Dietary supplements often accompany cancer treatments, including the newer cancer immunotherapies, even though it has yet to be established whether pairing supplements with cancer immunotherapies offers any specific or unique advantages. To clarify the issue, scientists at the University of Texas MD Anderson Cancer combined a retrospective analysis of clinical records with in-depth laboratory studies.

The scientists found, to their surprise, that in cancer patients who received immune checkpoint therapy, vitamin E significantly improved survival. The scientists also discovered, through experiments in mouse models, that vitamin E increased checkpoint therapy’s antitumor efficacy by stimulating dendritic cells (DCs).

Detailed findings appeared in the journal Cancer Discovery, in an article titled, “Vitamin E Enhances Cancer Immunotherapy by Reinvigorating Dendritic Cells via Targeting Checkpoint SHP1.” SHP1 is, as the article’s title indicates, a DC-intrinsic checkpoint. That is, SHP1 serves to regulate DC activity.

The researchers demonstrated that vitamin E directly binds and blocks the activity of the SHP1, increasing antigen presentation and priming T cells for an antitumor immune response. The results point to possible new therapeutic approaches to improve immunotherapy outcomes, including combinations with vitamin E as well as directly targeting SHP1 in DCs.

“This study broadens our understanding of factors that can influence responses to immunotherapies,” said Dihua Yu, MD, PhD, the corresponding author of the Cancer Discovery article. “We demonstrated that vitamin E can reinvigorate DC antigen presentation via the inhibition of SHP1. These results indicate that vitamin E-treated or SHP1-silenced DCs and DC-derived extracellular vesicles could be developed as potent immunotherapies for future clinical applications.”

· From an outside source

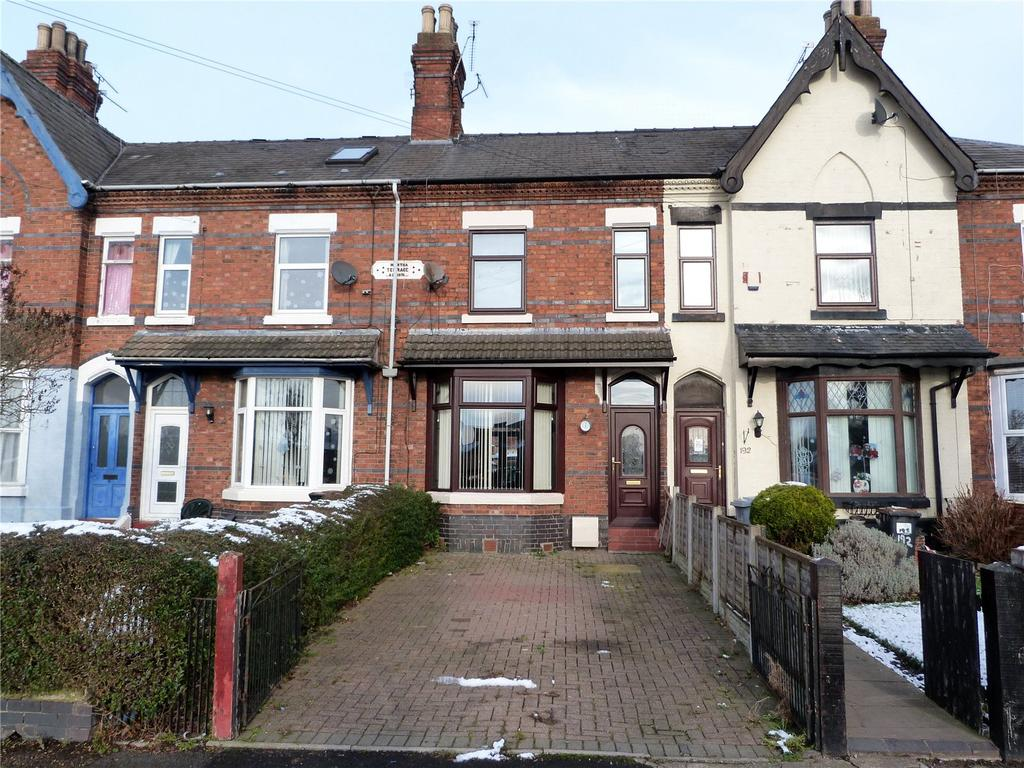 3 Bedrooms Terraced House for sale in Henry Street, Crewe, Cheshire, CW1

Illustration of vitamin E (cyan) binding to the SHP1 protein. [Dihua Yu, MD, PhD, University of Texas MD Anderson Cancer]

Yu and colleagues found that patients with melanoma who took vitamin E while on anti-PD-1/PD-L1 checkpoint inhibitors had significantly improved survival compared to patients who didn’t take vitamin E or multivitamins. This finding was replicated in an independent mixed cohort of patients with breast, colon, and kidney cancers. However, patients taking vitamin E while being treated with chemotherapy did not experience the same benefits, suggesting the effects were unique to chemotherapy.

Next, the researchers demonstrated that vitamin E enhanced responses to checkpoint inhibitors in immunogenic mouse models of breast cancer and melanoma. However, models with low levels of tumor-infiltrating DCs did not benefit from vitamin E, suggesting the effects were dependent on these cells.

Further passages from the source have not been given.